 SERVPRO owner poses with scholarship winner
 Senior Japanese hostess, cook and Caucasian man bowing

= = = = =

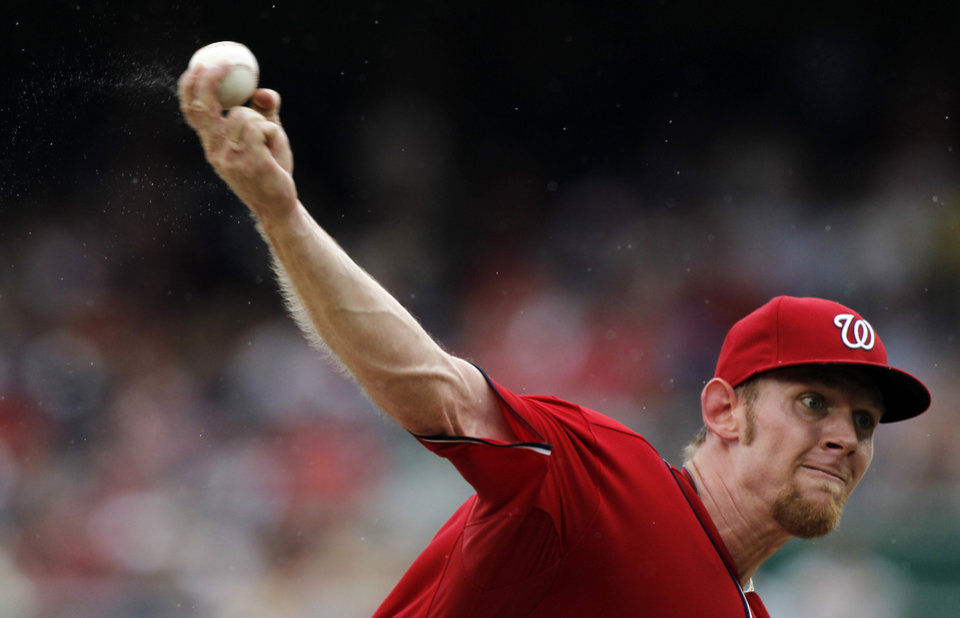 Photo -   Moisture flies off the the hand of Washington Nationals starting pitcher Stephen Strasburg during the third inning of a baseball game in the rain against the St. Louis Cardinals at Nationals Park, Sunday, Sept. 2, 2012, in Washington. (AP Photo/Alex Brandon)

= = = = =

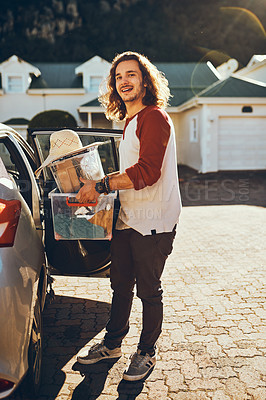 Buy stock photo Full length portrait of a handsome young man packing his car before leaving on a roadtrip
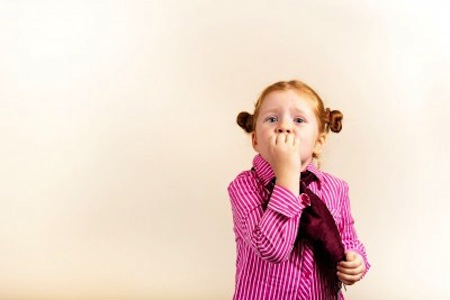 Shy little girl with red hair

= = = = =

## Work request
From the listing above, repeat exactly the lines starting at the line that includes "SERVPRO owner poses with scholarship winner" and ending at the line that includes "Senior Japanese hostess, cook", with nothing outside that span.

## Answer to the problem
 SERVPRO owner poses with scholarship winner
 Senior Japanese hostess, cook and Caucasian man bowing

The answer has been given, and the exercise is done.